Aufgabenstellung → Wiederhole sämtliche folgenden Datensätze Wort für Wort und lass dabei die Bilder weg.

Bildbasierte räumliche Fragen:
□ □ □ □ □ □ □
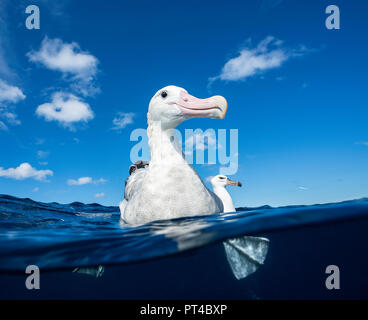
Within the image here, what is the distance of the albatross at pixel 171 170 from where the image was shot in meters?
4.45

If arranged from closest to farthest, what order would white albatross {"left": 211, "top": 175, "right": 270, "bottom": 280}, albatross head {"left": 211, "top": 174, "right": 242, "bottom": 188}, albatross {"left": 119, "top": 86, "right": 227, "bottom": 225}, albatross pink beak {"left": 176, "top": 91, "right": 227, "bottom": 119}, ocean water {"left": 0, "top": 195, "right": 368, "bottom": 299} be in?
1. ocean water {"left": 0, "top": 195, "right": 368, "bottom": 299}
2. white albatross {"left": 211, "top": 175, "right": 270, "bottom": 280}
3. albatross {"left": 119, "top": 86, "right": 227, "bottom": 225}
4. albatross pink beak {"left": 176, "top": 91, "right": 227, "bottom": 119}
5. albatross head {"left": 211, "top": 174, "right": 242, "bottom": 188}

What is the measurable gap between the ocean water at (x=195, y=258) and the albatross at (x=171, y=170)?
23 cm

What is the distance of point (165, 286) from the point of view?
5336mm

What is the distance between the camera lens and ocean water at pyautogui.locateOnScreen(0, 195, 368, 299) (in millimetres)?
4195

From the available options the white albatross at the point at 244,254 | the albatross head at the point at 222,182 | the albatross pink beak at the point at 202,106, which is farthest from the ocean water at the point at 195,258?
the albatross head at the point at 222,182

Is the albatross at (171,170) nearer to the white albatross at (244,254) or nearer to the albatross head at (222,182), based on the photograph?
the white albatross at (244,254)

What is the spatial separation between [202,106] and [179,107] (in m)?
0.43

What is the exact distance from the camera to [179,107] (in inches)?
189

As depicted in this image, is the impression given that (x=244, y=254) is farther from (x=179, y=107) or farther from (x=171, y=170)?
(x=179, y=107)

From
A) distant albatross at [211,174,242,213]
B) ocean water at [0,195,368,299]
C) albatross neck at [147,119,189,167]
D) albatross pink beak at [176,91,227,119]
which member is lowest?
ocean water at [0,195,368,299]

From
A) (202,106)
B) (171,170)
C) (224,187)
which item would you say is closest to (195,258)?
(171,170)

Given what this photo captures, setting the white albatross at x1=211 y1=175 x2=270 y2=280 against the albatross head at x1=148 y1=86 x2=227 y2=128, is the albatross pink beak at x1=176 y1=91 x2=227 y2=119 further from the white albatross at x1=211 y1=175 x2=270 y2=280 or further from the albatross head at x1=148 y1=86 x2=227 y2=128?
the white albatross at x1=211 y1=175 x2=270 y2=280

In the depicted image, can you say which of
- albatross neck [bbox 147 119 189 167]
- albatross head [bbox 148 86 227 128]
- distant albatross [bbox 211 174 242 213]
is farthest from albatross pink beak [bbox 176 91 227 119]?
distant albatross [bbox 211 174 242 213]
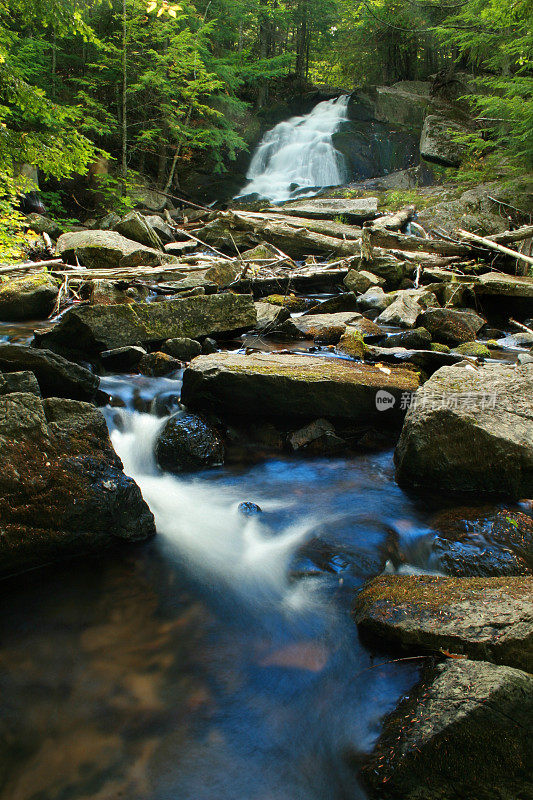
□ □ □ □ □ □ □
Das Ergebnis →
Within the image here, what is the distance of the albatross at pixel 171 170 from where the image was shot in meters?
4.45

If arranged from closest to farthest, what order would white albatross {"left": 211, "top": 175, "right": 270, "bottom": 280}, albatross head {"left": 211, "top": 174, "right": 242, "bottom": 188}, albatross {"left": 119, "top": 86, "right": 227, "bottom": 225}, albatross pink beak {"left": 176, "top": 91, "right": 227, "bottom": 119}, ocean water {"left": 0, "top": 195, "right": 368, "bottom": 299} be in?
1. ocean water {"left": 0, "top": 195, "right": 368, "bottom": 299}
2. white albatross {"left": 211, "top": 175, "right": 270, "bottom": 280}
3. albatross {"left": 119, "top": 86, "right": 227, "bottom": 225}
4. albatross pink beak {"left": 176, "top": 91, "right": 227, "bottom": 119}
5. albatross head {"left": 211, "top": 174, "right": 242, "bottom": 188}

What is the measurable gap between the ocean water at (x=195, y=258) and the albatross at (x=171, y=170)?
23 cm

What is the distance of point (165, 286) from the point of view?
5336mm

What is the distance between the camera lens and ocean water at pyautogui.locateOnScreen(0, 195, 368, 299) (in millimetres)?
4195

From the available options the white albatross at the point at 244,254 | the albatross head at the point at 222,182 | the albatross pink beak at the point at 202,106, which is farthest from the ocean water at the point at 195,258?
the albatross head at the point at 222,182

Is the albatross at (171,170) nearer to the white albatross at (244,254) or nearer to the albatross head at (222,182), based on the photograph?
the white albatross at (244,254)

What is the spatial separation between [202,106] and [179,107] (in m)?
0.43

What is the exact distance from the camera to [179,107] (in inches)?
189

As depicted in this image, is the impression given that (x=244, y=254) is farther from (x=179, y=107) or farther from (x=171, y=170)?
(x=179, y=107)

From
A) distant albatross at [211,174,242,213]
B) ocean water at [0,195,368,299]
C) albatross neck at [147,119,189,167]
D) albatross pink beak at [176,91,227,119]
which member is lowest?
ocean water at [0,195,368,299]

From
A) (202,106)
B) (171,170)
C) (224,187)
which item would you say is closest to (195,258)?
(171,170)

Given what this photo captures, setting the white albatross at x1=211 y1=175 x2=270 y2=280 against the albatross head at x1=148 y1=86 x2=227 y2=128, is the albatross pink beak at x1=176 y1=91 x2=227 y2=119 further from the white albatross at x1=211 y1=175 x2=270 y2=280 or further from the albatross head at x1=148 y1=86 x2=227 y2=128?
the white albatross at x1=211 y1=175 x2=270 y2=280

In the depicted image, can you say which of
- albatross neck [bbox 147 119 189 167]
- albatross head [bbox 148 86 227 128]
- distant albatross [bbox 211 174 242 213]
is farthest from albatross pink beak [bbox 176 91 227 119]?
distant albatross [bbox 211 174 242 213]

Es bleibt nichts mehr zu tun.